After that I decided to add side pieces to the receiver body. The pieces of wood for the rounded segments of the body have cuts on the inside and with the help of a soap solution (soak for about 20 minutes) they can be bent and installed in place. I additionally glued the places where they were attached to the walls and secured them with nails without a head.
When the body assembly is completed, we unroll the veneer so that it can “rest.” After this, we glue the veneer around the perimeter of the body (I used adhesive-based veneer) and cover masking tape already treated areas of wood, and in the same way we cover the veneer with two layers of stain and three layers of primer.
Remove the masking tape and the radio is now ready.
Construction of the building
To make the body, several boards were cut from a sheet of treated fiberboard 3mm thick with the following dimensions:
— front panel measuring 210mm by 160mm;
- two side walls measuring 154mm by 130mm;
— upper and lower walls measuring 210mm by 130mm;
— rear wall measuring 214mm by 154mm;
— boards for attaching the receiver scale measuring 200mm by 150mm and 200mm by 100mm.
The box is glued together using wooden blocks using PVA glue. After the glue has completely dried, the edges and corners of the box are sanded to a semicircular state. Irregularities and flaws are puttied. The walls of the box are sanded and the edges and corners are sanded again. If necessary, putty again and sand the box until a smooth surface is obtained. We cut out the scale window marked on the front panel with a finishing jigsaw file. Using an electric drill, holes were drilled for the volume control, tuning knob and range switching. We also grind the edges of the resulting hole. We cover the finished box with primer (automotive primer in aerosol packaging) in several layers until completely dry and smooth out the unevenness with emery cloth. We also paint the receiver box with automotive enamel. We cut out the scale window glass from thin plexiglass and carefully glue it to the inside of the front panel. Finally, we try on the back wall and install the necessary connectors on it. We attach plastic legs to the bottom using double tape. Operating experience has shown that for reliability, the legs must either be firmly glued or fastened with screws to the bottom.
Holes for handlesChassis manufacturing
The photographs show the third chassis option. The plate for fastening the scale is modified to be placed in the internal volume of the box. After completion, the necessary holes for the controls are marked and made on the board. The chassis is assembled using four wooden blocks with a cross-section of 25 mm by 10 mm. The bars secure the back wall of the box and the scale mounting panel. Posting nails and glue are used for fastening. A horizontal chassis panel with pre-made cutouts for placing a variable capacitor, volume control and holes for installing an output transformer is glued to the lower bars and walls of the chassis.
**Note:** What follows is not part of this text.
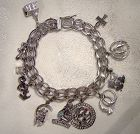 Double Oval Link with Twist Sterling Silver Charm Bracelet 11 Charms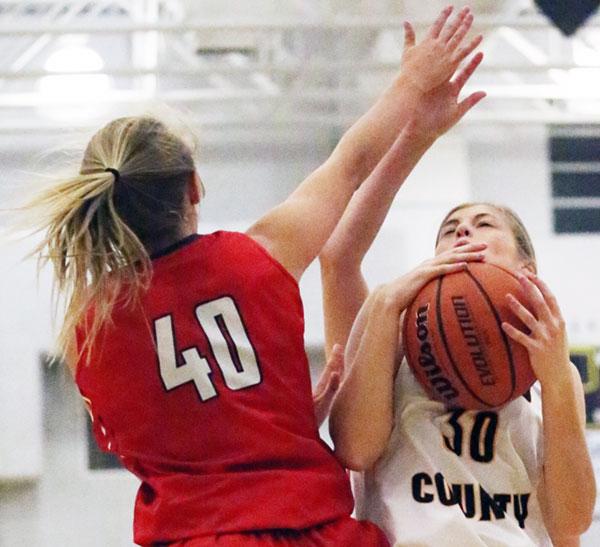 Varsity Lady Buff Madison Harris in action below the basket.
Electrical circuit of the radio receiver
prototyping did not work for me. During the debugging process, I abandoned the reflex circuit. With one HF transistor and a ULF circuit repeated as in the original, the receiver started working 10 km from the transmitting center. Experiments with powering the receiver with a low voltage, like an earth battery (0.5 Volts), showed that the amplifiers are insufficiently powerful for loudspeaker reception. It was decided to increase the voltage to 0.8-2.0 Volts. The result was positive. This receiver circuit was soldered and, in a two-band version, installed at a dacha 150 km from the transmitting center. With a connected external stationary antenna 12 meters long, the receiver installed on the veranda completely sounded the room. But when the air temperature dropped with the onset of autumn and frost, the receiver went into self-excitation mode, which forced the device to be adjusted depending on the air temperature in the room. I had to study the theory and make changes to the scheme. Now the receiver worked stably down to a temperature of -15C. The price for stable operation is a reduction in efficiency by almost half, due to an increase in the quiescent currents of transistors. Due to the lack of constant broadcasting, I abandoned the DV band. This single-band version of the circuit is shown in the photograph.
Radio installation
Homemade printed circuit board receiver is made according to the original circuit and has already been modified in field conditions to prevent self-excitation. The board is installed on the chassis using hot melt adhesive. To shield the L3 inductor, an aluminum shield connected to a common wire is used. The magnetic antenna in the first versions of the chassis was installed in the upper part of the receiver. But periodically they put it on the receiver metal objects and cell phones that interfered with the operation of the device, so I placed the magnetic antenna in the basement of the chassis, simply gluing it to the panel. The KPI with an air dielectric is installed using screws on the scale panel, and the volume control is also fixed there. The output transformer is used ready-made from a tube tape recorder; I assume that any transformer from a Chinese power supply will be suitable for replacement. There is no power switch on the receiver. Volume control is required. At night and with “fresh batteries,” the receiver begins to sound loud, but due to the primitive design of the ULF, distortion begins during playback, which is eliminated by lowering the volume. The receiver scale was made spontaneously. Appearance scale was compiled using the VISIO program, followed by converting the image into a negative form. The finished scale was printed on thick paper laser printer. The scale must be printed on thick paper; in case of temperature and humidity changes, office paper will go in waves and the previous appearance will not be restored. The scale is completely glued to the panel. Copper winding wire is used as an arrow. In my version, this is a beautiful winding wire from a burnt-out Chinese transformer. The arrow is fixed on the axis with glue. The tuning knobs are made from soda caps. Pen required diameter Simply glue it to the lid using hot glue.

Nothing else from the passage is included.